» **Суть задания**: Замените «романтичный» на «обаятельный» в части текста о дружбе Дианы и Рэймонда Асквита, которая открывается словами, содержащими «Рэймонд был старше», и завершается словами «что-то вроде любви.». Приведите эту часть полностью.

» **Фрагмент документа**:
Диане нравился блаженный покой, наступавший после укола, и ощущение «полной самодостаточности… как у китайцев или Господа до сотворения мира… когда хаос Его вполне устраивал и не беспокоил». Весной 1916 года ее ближайшего друга Рэймонда Асквита должны были перевести из тренировочного лагеря на фронт, и потребность Дианы в «блаженном покое» лишь возросла.

Рэймонд был старше Дианы на четырнадцать лет и являлся бесспорным лидером в их компании. «Он был всеобщим любимчиком», – признавалась она. Красивый, романтичный, умный, он не годился ей в женихи в силу большой разницы в возрасте, но с нежностью относился к взрослой не по годам девочке-подростку, с обожанием вторившей каждому его слову. Хотя в 1907 году он женился на сестре Эдварда Хорнера Кэтрин, их с Дианой дружба лишь окрепла. В его присутствии Диана могла быть собой, и нет ничего удивительного, что с возрастом близкая дружба переросла во что-то вроде любви.

» **Исходные данные**:
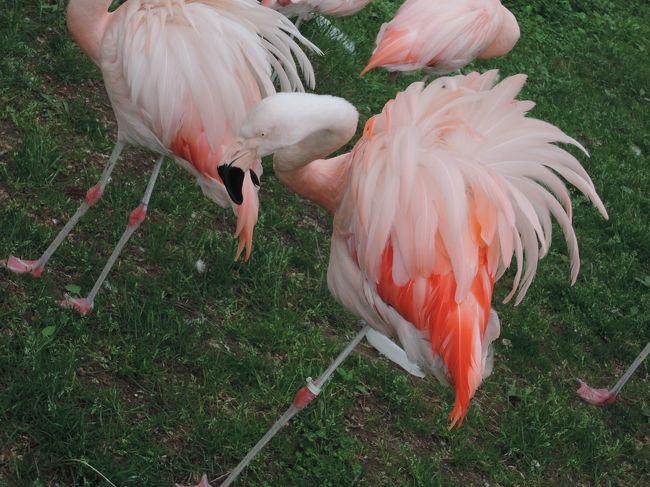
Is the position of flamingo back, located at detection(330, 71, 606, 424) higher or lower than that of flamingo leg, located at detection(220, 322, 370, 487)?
higher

» **Результат приведен ниже**:
Рэймонд был старше Дианы на четырнадцать лет и являлся бесспорным лидером в их компании. «Он был всеобщим любимчиком», – признавалась она. Красивый, обаятельный, умный, он не годился ей в женихи в силу большой разницы в возрасте, но с нежностью относился к взрослой не по годам девочке-подростку, с обожанием вторившей каждому его слову. Хотя в 1907 году он женился на сестре Эдварда Хорнера Кэтрин, их с Дианой дружба лишь окрепла. В его присутствии Диана могла быть собой, и нет ничего удивительного, что с возрастом близкая дружба переросла во что-то вроде любви.